The program has certain requirements, but allows for communities to add elements that suit their needs, so Eskosoni is also creating a position for an elder-in-residence to give youth access to sweat lodges, pipe ceremonies and sacred teachings. “That is part of the healing process,” says Ms. Hutt-MacLeod, pointing out that one of the key elements of the ACCESS design is that all practitioners are meant to work as equal partners.
For young people and their families seeking help, two common issues are how they can find a way into the system, and how long they have to wait for comprehensive care once they get there. ACCESS is an evidence-based approach that addresses both.
Imagine a city the size of Hamilton, in which every resident was either homeless or living in dodgy circumstances, crowded into a ramshackle rooming house or threatened with eviction or couch-surfing in a different apartment each night. Add an often debilitating mental illness for each of the citizens of this fictional city. Now consider that, according to a 2013 study led by the Mental Health Commission of Canada, these 520,000 people are real, scattered across the country – the squeegee women offering to wash your windshield, the muttering, drunk stranger that you awkwardly ignore at the bus stop.

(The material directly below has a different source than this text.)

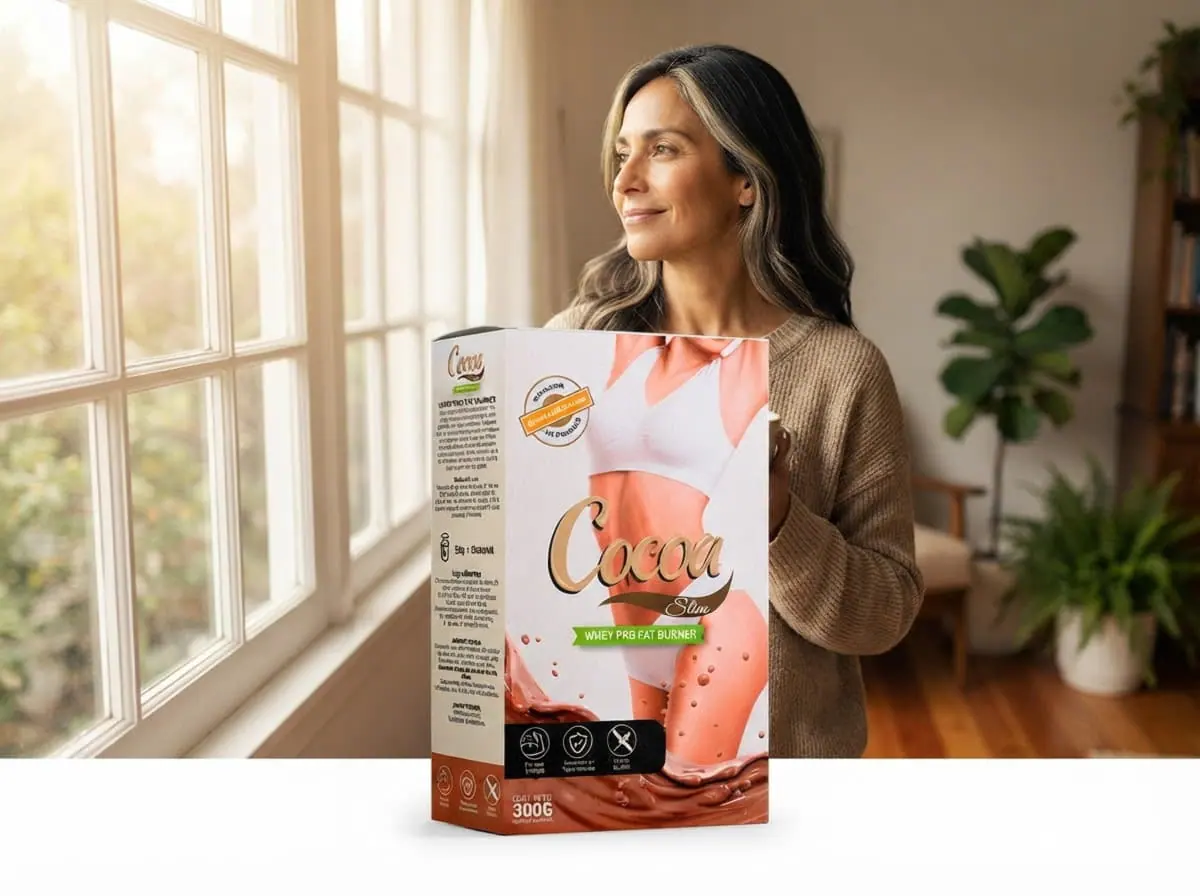Ingredientes de Cocoa Slim: componentes de origen natural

Those people need homes, and a Canadian-grown solution called Housing First has figured out a tried and tested way to find them housing, no strings attached, and then circle them with the level of support they require to stay off the street, and better manage their mental health and addiction.
“Not only is there a right to safe, affordable housing but it should be a centrepiece of mental-health care.” says Steve Lurie, executive director of the Toronto branch of the Canadian Mental Health Association, who also worked on the 2013 Turning the Key study on housing and mental illness.

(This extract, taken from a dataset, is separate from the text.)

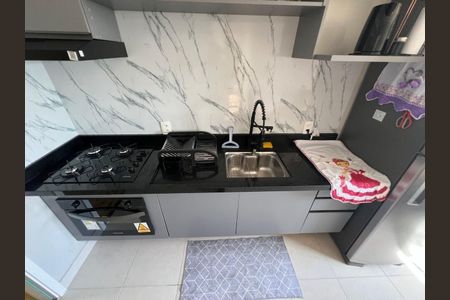 Apartamento à venda com 32m², 2 quartos e sem vaga Apartamento à venda com 32m², 2 quartos e sem vagaCozinha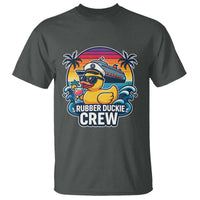 Funny Rubber Duckie Cruise T Shirt - Wonder Print Shop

Ottawa has kicked in nearly $600-million over the next five years for Housing First, but spread out across the country it’s not nearly enough, says Mr. Lurie. The cost of building affordable housing from the ground up is about $200,000 a unit, says Mr. Lurie, citing a City of Toronto study.

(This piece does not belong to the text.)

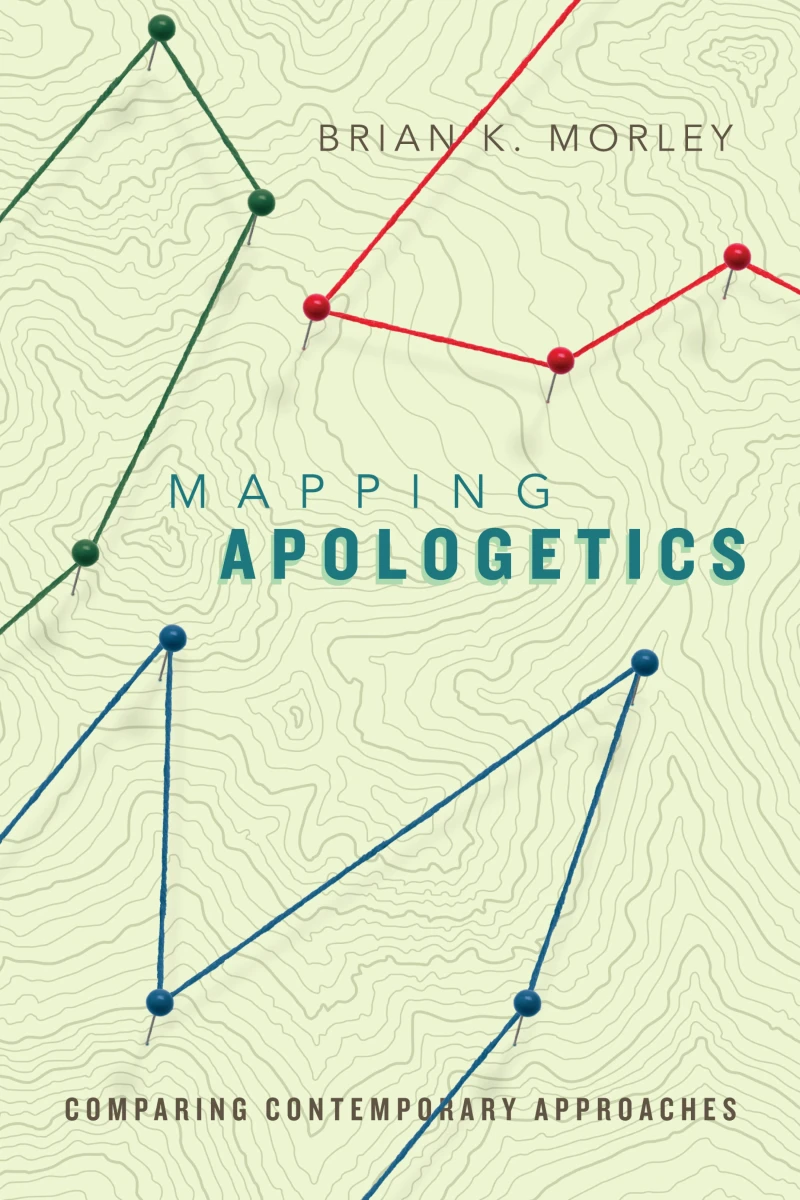 Portada: Mapping Apologetics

In some cities, such as Vancouver, soaring rents have made existing apartments difficult to find. Another proposal: a market-based approach that guarantees long-term rent supplements to landlords and developers. They could then apply for mortgages from banks, to build affordable housing, Mr. Lurie suggests, the same public-private partnerships the country uses to build hospitals. “The government doesn’t have to worry about capital costs if they have a flexible approach to rent supplements,” he argues.
But even then, he says, people need choices to maximize their chance at recovery. Some who require more intensive care might benefit from being housed with others in similar situations. Some might prefer an apartment in a building dedicated to Housing First clients. Others with addictions might want to be scattered through the city, far from the temptations of their former street lives.
But given the wait lists, Mr. Lurie argues, Canada needs to further increase its investments in Housing First operations. In Toronto alone more than 10,416 people are waiting for supportive housing, roughly half are homeless or housed precariously and some people, he says, have been on that list for as long as five years. As a landmark five-year study by the Mental Health Commission of Canada demonstrated, giving people with high needs and severe illnesses stable housing makes it easier for them to get the help they need – and saves money on hospital stays and emergency rooms.
“Giving people their own place to live not only makes good public policy, it makes good economic sense,” says Mr. Lurie.